# Work instructions
Reproduce, from the lines below, exactly the stretch that begins at the line containing "Q: How many?" and ends at the line containing "Standing vote fraction: 20%.", both included.

[Records from a dataset]
============================================================

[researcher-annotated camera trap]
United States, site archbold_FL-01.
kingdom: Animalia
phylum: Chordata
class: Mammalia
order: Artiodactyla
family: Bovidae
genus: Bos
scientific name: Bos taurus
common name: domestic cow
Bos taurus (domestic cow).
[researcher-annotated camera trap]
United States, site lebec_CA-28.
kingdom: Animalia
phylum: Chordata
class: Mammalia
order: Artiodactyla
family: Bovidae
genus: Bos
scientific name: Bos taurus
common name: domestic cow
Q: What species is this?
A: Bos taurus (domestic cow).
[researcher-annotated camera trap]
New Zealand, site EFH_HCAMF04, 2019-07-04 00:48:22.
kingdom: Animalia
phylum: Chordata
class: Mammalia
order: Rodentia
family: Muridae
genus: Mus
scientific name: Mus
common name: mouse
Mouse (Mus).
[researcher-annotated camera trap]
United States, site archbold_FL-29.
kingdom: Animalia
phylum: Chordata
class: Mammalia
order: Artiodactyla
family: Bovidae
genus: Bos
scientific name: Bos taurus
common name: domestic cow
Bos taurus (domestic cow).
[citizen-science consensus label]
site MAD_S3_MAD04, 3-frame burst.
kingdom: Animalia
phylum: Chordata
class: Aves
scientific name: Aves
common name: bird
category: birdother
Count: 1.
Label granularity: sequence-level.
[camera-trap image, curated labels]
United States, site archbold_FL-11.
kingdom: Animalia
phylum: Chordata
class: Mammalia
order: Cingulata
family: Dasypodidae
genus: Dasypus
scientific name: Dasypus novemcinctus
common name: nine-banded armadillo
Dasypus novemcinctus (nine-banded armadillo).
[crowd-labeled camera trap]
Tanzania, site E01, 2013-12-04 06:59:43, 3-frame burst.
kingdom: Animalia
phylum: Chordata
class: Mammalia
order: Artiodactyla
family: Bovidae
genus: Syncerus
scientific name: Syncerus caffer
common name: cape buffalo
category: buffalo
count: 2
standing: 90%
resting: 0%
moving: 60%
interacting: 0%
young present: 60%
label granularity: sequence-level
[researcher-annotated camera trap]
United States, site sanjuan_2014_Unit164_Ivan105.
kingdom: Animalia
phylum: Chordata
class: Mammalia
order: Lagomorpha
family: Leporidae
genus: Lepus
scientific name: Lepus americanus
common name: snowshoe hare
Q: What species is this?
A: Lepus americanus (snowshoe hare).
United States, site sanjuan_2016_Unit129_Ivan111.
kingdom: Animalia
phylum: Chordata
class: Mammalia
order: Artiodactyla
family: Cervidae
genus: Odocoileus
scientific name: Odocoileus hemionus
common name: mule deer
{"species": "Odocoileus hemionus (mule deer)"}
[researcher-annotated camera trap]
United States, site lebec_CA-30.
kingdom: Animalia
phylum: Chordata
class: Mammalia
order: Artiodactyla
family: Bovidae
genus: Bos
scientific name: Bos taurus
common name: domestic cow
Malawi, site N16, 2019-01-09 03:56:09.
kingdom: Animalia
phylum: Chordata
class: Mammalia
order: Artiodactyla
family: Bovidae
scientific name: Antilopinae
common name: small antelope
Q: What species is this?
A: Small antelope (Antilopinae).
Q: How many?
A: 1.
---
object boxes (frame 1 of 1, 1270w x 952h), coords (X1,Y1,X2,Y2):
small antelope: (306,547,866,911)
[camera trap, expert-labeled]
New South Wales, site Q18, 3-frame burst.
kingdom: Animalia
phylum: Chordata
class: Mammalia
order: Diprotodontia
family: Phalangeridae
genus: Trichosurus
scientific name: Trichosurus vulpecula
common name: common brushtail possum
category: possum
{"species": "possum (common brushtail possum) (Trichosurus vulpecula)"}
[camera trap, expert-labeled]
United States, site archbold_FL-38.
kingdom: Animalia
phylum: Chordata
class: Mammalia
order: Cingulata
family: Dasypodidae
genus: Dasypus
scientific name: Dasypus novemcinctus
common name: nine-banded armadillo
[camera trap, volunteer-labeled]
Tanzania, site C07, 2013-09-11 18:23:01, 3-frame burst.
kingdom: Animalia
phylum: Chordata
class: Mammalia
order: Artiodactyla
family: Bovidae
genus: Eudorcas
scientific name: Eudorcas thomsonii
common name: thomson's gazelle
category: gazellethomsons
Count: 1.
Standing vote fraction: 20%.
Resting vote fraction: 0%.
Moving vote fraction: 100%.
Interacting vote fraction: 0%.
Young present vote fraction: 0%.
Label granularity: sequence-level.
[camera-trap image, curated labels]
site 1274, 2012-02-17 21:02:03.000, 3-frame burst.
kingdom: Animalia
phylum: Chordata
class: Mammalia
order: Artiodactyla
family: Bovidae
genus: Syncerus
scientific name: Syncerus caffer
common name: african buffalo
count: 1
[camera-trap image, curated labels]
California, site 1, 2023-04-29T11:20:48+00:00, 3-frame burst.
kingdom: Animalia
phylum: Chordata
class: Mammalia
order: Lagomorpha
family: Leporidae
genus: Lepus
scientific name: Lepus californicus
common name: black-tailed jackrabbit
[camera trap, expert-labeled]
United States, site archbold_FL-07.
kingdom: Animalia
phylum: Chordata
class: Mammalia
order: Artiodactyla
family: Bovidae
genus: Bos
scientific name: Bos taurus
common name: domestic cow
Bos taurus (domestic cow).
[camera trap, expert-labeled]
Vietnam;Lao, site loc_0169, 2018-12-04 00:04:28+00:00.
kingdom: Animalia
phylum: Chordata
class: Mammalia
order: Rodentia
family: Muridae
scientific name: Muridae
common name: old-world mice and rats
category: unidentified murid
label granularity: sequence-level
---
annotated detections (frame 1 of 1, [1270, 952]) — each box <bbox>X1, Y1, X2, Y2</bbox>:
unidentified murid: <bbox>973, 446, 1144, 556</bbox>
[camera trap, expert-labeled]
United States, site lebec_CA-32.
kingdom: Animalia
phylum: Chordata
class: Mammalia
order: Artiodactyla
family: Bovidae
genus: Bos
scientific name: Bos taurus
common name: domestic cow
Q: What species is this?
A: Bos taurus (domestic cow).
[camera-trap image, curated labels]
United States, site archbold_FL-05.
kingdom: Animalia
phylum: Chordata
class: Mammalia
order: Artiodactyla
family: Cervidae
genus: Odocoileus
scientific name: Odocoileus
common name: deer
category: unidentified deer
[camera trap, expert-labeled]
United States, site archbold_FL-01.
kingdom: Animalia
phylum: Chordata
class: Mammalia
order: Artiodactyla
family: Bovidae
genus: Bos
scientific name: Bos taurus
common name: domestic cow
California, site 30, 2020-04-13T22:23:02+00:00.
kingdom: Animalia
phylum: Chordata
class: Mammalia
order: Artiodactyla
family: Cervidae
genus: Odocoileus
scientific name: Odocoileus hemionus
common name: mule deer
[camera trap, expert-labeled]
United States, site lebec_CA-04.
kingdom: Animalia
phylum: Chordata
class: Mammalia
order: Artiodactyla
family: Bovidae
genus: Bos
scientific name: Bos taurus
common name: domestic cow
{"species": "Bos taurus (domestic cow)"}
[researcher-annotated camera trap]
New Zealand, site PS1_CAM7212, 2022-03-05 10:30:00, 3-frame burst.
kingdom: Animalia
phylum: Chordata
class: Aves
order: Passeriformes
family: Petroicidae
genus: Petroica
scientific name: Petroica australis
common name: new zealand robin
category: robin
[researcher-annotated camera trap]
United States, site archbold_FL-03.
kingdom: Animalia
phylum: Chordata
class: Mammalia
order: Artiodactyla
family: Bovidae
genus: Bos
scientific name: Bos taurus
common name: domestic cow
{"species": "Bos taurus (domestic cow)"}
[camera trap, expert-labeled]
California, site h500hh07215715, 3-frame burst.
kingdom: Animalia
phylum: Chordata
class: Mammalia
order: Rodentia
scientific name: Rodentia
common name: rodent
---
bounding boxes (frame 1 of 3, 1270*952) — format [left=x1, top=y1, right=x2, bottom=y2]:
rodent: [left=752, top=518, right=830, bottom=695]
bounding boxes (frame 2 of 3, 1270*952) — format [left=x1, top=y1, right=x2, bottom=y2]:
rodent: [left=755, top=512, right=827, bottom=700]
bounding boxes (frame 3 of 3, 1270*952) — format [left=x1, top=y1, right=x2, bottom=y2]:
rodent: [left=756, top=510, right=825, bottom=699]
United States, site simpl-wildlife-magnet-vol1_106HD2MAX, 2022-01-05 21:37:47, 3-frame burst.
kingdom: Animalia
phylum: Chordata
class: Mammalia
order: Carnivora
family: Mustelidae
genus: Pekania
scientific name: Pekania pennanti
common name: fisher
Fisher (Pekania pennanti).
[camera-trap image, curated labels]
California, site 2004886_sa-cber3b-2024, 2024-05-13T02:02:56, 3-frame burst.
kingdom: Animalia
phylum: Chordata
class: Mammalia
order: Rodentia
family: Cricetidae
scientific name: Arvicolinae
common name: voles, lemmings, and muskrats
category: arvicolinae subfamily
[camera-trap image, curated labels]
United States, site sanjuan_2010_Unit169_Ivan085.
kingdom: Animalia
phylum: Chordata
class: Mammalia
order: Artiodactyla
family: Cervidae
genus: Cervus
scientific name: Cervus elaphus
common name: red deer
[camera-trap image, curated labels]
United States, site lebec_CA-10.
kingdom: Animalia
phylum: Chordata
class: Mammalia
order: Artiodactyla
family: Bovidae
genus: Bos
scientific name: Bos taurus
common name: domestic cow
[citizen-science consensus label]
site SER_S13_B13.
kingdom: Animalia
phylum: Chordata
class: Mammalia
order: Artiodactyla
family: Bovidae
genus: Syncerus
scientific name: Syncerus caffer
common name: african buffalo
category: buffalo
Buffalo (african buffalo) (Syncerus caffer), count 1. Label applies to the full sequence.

============================================================

# Solved problem
Q: How many?
A: 1.
---
object boxes (frame 1 of 1, 1270w x 952h), coords (X1,Y1,X2,Y2):
small antelope: (306,547,866,911)
[camera trap, expert-labeled]
New South Wales, site Q18, 3-frame burst.
kingdom: Animalia
phylum: Chordata
class: Mammalia
order: Diprotodontia
family: Phalangeridae
genus: Trichosurus
scientific name: Trichosurus vulpecula
common name: common brushtail possum
category: possum
{"species": "possum (common brushtail possum) (Trichosurus vulpecula)"}
[camera trap, expert-labeled]
United States, site archbold_FL-38.
kingdom: Animalia
phylum: Chordata
class: Mammalia
order: Cingulata
family: Dasypodidae
genus: Dasypus
scientific name: Dasypus novemcinctus
common name: nine-banded armadillo
[camera trap, volunteer-labeled]
Tanzania, site C07, 2013-09-11 18:23:01, 3-frame burst.
kingdom: Animalia
phylum: Chordata
class: Mammalia
order: Artiodactyla
family: Bovidae
genus: Eudorcas
scientific name: Eudorcas thomsonii
common name: thomson's gazelle
category: gazellethomsons
Count: 1.
Standing vote fraction: 20%.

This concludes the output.